-- SOURCE EXTRACT follows --

Special attention being paid to quality control samples It is a perpetual problem. The original method of a quality control specimen mimicking perfectly a screening sample taken in a maternity unit has been used in Australia and New Zealand where the very limited number of laboratories made this approach possible [8]. This method has the additional value of testing the entire process of screening: postal delivery, reception, analysis, and response. Despite precise and repeated instructions special attention is given to quality control specimens, explaining the reporting of two results instead of one for values well below the recall level, and ambiguities in interpretation compared to the consensus. This fact might suggest the need to return the filter paper card with the results so that the number of disks punched out can be seen.

-- SOURCE EXTRACT concluded --

- _TO DO_:
[A] According to the passage on quality control samples, why was the approach of a specimen perfectly mimicking a maternity-unit screening sample feasible in Australia and New Zealand?
[B] In the passage on quality control samples, swap "maternity unit" for "birthing center" and rewrite the part from "Special attention being" up to and including "can be seen.".
[C] Which stages of screening does the passage on quality control samples say the mimicking-specimen method tests?

-- EXTRACTED RECORDS follows --

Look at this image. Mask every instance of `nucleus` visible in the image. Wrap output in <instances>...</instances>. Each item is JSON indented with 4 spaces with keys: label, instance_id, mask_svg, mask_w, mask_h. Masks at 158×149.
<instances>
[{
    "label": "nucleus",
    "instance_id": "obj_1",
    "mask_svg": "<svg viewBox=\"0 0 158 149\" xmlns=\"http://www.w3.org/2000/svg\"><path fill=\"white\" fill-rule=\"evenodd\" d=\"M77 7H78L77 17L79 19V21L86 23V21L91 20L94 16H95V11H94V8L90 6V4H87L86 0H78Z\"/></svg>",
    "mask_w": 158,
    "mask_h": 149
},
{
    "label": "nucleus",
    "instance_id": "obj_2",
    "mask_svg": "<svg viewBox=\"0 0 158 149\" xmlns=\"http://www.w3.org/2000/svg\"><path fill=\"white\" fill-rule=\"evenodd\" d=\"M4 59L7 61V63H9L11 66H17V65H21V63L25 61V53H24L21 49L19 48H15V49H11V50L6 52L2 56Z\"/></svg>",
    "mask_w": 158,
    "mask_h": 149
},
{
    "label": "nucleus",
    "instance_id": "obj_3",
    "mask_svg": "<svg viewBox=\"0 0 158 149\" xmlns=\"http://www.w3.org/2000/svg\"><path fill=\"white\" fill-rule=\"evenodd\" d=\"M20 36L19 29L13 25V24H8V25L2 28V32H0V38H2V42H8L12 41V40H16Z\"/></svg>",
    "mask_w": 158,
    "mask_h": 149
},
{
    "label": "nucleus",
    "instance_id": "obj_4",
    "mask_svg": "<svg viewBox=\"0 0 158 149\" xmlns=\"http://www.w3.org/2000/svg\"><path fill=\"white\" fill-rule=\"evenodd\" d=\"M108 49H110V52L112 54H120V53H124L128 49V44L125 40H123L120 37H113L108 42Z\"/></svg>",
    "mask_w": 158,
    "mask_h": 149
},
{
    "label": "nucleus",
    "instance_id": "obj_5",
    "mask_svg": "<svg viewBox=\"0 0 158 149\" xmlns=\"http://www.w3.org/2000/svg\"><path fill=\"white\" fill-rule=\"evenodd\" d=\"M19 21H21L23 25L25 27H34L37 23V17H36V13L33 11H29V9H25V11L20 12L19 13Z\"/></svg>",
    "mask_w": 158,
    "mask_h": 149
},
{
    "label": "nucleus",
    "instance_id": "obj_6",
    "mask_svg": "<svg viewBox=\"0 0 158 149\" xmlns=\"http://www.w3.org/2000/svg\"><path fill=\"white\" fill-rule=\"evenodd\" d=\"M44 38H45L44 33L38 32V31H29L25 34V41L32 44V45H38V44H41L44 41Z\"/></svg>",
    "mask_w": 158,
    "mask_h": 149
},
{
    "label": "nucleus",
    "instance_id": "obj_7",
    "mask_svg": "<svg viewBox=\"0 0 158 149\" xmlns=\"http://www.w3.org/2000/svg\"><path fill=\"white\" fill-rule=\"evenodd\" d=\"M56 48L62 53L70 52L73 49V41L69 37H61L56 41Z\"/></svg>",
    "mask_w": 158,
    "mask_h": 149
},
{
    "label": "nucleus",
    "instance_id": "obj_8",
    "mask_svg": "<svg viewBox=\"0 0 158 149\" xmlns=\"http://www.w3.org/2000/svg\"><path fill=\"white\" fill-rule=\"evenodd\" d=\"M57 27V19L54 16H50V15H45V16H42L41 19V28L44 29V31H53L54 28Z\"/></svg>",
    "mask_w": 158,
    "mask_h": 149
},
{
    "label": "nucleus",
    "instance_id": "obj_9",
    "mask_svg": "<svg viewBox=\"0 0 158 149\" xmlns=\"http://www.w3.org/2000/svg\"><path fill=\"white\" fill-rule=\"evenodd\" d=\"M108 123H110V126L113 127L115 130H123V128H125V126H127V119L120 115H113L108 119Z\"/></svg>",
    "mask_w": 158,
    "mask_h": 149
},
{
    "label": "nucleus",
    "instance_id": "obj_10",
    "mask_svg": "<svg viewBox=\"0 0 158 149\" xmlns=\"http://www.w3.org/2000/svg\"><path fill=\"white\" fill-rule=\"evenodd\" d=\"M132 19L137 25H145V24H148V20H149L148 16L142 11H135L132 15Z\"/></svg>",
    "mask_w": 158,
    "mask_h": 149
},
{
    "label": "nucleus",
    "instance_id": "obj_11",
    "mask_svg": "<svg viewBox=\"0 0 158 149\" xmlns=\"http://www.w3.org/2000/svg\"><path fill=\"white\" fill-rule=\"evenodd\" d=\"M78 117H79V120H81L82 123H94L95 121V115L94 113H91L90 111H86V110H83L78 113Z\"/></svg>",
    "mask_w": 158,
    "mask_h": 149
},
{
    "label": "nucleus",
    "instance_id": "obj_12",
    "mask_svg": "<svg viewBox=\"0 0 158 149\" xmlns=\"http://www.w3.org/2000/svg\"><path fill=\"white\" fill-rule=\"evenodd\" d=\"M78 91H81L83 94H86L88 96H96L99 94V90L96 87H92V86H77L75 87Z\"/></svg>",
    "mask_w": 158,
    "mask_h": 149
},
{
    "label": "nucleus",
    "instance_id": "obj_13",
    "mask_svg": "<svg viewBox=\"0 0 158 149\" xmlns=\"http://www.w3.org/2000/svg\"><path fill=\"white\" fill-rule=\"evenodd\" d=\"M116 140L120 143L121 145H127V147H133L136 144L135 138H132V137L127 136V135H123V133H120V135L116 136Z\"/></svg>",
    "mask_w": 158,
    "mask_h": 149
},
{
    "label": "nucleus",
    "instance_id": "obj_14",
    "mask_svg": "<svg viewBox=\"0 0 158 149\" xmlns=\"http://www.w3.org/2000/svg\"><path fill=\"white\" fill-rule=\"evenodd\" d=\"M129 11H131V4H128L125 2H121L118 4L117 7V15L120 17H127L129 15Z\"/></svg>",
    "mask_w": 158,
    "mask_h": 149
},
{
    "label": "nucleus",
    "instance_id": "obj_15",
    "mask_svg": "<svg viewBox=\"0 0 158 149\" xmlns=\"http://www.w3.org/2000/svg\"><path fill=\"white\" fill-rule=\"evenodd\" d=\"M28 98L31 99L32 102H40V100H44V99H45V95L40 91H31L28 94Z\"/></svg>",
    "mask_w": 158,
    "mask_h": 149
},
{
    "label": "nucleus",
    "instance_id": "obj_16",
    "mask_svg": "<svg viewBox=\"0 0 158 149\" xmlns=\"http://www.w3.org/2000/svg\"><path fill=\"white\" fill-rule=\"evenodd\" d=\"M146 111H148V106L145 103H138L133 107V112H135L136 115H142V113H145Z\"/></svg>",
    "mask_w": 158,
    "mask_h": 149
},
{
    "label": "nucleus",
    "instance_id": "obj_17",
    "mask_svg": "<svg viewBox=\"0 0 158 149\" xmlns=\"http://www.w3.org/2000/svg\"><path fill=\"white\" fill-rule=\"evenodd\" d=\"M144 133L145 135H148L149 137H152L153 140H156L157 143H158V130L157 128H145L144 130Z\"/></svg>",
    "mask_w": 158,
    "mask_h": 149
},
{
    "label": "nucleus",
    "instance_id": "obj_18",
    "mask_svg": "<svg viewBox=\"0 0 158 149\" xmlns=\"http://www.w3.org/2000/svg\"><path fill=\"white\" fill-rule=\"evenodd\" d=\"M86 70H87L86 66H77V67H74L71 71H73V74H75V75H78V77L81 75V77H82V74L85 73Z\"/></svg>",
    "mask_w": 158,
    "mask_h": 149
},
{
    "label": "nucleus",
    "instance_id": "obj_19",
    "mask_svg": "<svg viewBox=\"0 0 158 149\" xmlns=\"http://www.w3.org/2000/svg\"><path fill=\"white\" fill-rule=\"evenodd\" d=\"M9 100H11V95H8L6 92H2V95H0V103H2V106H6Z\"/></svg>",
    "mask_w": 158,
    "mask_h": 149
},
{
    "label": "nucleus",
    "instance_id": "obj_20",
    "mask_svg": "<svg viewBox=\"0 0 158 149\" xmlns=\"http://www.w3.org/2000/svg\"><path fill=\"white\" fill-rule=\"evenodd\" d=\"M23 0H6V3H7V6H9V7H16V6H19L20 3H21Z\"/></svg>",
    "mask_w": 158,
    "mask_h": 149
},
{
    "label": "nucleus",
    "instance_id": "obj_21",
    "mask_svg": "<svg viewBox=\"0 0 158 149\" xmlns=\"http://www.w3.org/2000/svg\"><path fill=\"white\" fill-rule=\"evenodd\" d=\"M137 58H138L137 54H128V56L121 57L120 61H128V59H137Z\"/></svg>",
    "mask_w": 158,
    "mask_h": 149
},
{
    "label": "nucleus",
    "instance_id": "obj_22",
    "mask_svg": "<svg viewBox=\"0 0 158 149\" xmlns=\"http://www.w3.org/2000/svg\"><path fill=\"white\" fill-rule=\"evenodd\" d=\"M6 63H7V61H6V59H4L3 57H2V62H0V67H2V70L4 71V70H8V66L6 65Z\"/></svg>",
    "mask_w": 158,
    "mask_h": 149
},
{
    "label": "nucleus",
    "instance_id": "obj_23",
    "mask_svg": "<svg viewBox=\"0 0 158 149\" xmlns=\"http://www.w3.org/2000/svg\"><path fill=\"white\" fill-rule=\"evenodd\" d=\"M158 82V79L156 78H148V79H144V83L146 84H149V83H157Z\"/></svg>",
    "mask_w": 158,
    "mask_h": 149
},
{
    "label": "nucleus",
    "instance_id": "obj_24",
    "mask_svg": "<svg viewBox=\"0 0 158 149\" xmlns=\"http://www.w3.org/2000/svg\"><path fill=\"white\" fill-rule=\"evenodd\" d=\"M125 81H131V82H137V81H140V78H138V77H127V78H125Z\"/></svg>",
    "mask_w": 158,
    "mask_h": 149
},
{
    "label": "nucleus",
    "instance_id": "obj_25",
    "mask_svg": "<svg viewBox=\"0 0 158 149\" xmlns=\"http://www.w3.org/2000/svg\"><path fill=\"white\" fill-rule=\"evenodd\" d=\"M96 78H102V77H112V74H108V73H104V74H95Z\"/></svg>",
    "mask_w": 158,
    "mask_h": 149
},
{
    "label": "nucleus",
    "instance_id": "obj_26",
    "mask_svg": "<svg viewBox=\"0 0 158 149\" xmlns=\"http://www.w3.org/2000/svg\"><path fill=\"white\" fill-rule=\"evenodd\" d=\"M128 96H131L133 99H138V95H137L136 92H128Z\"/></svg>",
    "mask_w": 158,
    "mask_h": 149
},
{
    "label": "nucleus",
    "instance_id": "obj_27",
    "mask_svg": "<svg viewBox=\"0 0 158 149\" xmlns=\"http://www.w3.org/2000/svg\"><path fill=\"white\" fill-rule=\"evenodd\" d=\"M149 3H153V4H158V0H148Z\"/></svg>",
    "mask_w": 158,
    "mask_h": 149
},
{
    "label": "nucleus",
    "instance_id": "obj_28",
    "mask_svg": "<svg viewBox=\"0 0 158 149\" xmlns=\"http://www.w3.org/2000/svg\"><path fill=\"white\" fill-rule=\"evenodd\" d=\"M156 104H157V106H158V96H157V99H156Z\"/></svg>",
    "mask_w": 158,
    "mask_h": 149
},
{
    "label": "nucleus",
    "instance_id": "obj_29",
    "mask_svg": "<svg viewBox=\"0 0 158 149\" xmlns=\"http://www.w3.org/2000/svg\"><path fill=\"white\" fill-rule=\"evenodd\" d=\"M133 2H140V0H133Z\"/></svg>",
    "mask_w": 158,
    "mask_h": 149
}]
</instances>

-- EXTRACTED RECORDS concluded --

- _SOLUTION LIST_:
[A] It was feasible because those countries have a very limited number of laboratories.

[B]
Special attention being paid to quality control samples It is a perpetual problem. The original method of a quality control specimen mimicking perfectly a screening sample taken in a birthing center has been used in Australia and New Zealand where the very limited number of laboratories made this approach possible [8]. This method has the additional value of testing the entire process of screening: postal delivery, reception, analysis, and response. Despite precise and repeated instructions special attention is given to quality control specimens, explaining the reporting of two results instead of one for values well below the recall level, and ambiguities in interpretation compared to the consensus. This fact might suggest the need to return the filter paper card with the results so that the number of disks punched out can be seen.

[C] It tests postal delivery, reception, analysis, and response.